■ **Text block**
>> Start
Jeff Janes <jeff.janes@gmail.com> writes:
> shouldn't it need a DBA to declare it? How is the system supposed to
> anticipate that at some point years in the future I will want to run
> the command sequence "create foo_archive as select from foo where
> year<2009; delete from foo where year<2009", or its partition-based
> equivalent, and have it operate on several billion rows cleanly and
> quickly? I don't think we can expect the system to anticipate what it
> has never before experienced. This is the DBA's job.
Well, the not-fully spelled out proposal would be to still work it out
from a list of columns picked by the DBA. I though that an existing
index would be best, but maybe just columns would be good.
>> End
■ **Stored records**
>> Start
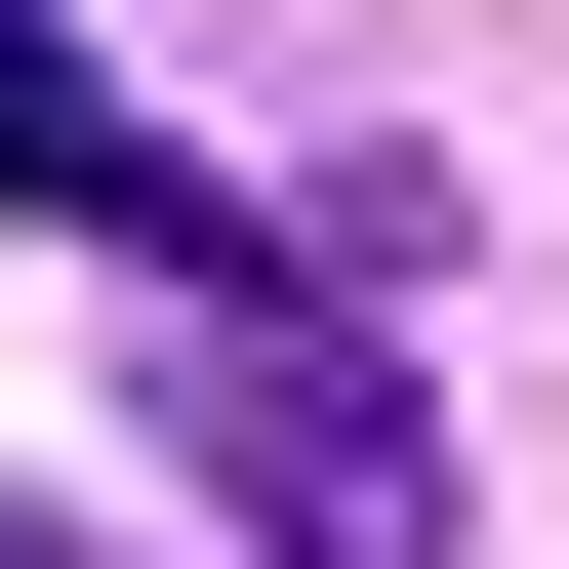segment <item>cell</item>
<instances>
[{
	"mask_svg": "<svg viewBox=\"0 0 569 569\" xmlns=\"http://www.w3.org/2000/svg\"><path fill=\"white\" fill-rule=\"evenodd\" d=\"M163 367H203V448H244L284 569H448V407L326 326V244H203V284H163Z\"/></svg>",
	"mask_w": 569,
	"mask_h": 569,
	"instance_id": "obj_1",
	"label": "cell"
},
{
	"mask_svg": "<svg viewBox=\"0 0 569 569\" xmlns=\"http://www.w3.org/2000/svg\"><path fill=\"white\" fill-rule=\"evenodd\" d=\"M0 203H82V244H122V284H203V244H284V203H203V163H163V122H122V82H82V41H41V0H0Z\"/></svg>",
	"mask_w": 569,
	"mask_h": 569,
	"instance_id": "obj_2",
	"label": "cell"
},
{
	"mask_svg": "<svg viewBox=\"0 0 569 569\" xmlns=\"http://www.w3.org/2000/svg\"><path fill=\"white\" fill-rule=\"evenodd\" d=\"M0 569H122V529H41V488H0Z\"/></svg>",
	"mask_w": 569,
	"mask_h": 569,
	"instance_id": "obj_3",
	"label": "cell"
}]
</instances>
>> End
>> Start
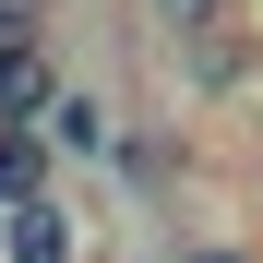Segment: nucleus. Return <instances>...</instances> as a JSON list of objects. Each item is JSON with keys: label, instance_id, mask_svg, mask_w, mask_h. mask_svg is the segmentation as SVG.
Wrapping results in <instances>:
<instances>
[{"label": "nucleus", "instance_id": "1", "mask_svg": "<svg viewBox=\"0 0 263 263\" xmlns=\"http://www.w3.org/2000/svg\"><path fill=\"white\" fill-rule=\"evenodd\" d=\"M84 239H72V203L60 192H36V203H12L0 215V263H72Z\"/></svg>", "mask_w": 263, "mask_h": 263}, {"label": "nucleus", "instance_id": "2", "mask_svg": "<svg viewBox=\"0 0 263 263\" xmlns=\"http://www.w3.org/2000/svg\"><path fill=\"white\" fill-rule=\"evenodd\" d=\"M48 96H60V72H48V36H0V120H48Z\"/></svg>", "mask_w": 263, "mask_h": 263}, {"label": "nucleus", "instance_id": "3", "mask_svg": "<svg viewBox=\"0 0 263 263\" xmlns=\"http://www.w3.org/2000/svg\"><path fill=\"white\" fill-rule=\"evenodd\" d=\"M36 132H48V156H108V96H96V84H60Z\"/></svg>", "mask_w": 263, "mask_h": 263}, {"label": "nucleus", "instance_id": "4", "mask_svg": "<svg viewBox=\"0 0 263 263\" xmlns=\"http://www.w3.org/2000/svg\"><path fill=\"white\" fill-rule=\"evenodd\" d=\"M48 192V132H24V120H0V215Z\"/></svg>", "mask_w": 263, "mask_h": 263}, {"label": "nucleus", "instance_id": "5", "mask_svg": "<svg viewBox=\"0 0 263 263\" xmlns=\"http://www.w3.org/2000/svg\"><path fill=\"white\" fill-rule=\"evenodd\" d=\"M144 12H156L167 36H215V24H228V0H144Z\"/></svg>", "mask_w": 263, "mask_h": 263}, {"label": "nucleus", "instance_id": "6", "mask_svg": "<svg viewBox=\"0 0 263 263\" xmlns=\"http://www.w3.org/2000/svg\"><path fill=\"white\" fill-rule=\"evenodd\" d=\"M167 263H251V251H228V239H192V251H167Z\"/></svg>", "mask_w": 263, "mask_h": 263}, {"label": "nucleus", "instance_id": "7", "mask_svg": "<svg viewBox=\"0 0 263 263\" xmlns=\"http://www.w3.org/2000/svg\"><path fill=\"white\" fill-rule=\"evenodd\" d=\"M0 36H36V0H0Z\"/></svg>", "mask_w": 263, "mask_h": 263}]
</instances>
>> End
■ **What you should do**
Could you duplicate the passage of the database archiving discussion from "Well, the not-fully" up to and including "would be good.", word for word?

■ **The response**
Well, the not-fully spelled out proposal would be to still work it out
from a list of columns picked by the DBA. I though that an existing
index would be best, but maybe just columns would be good.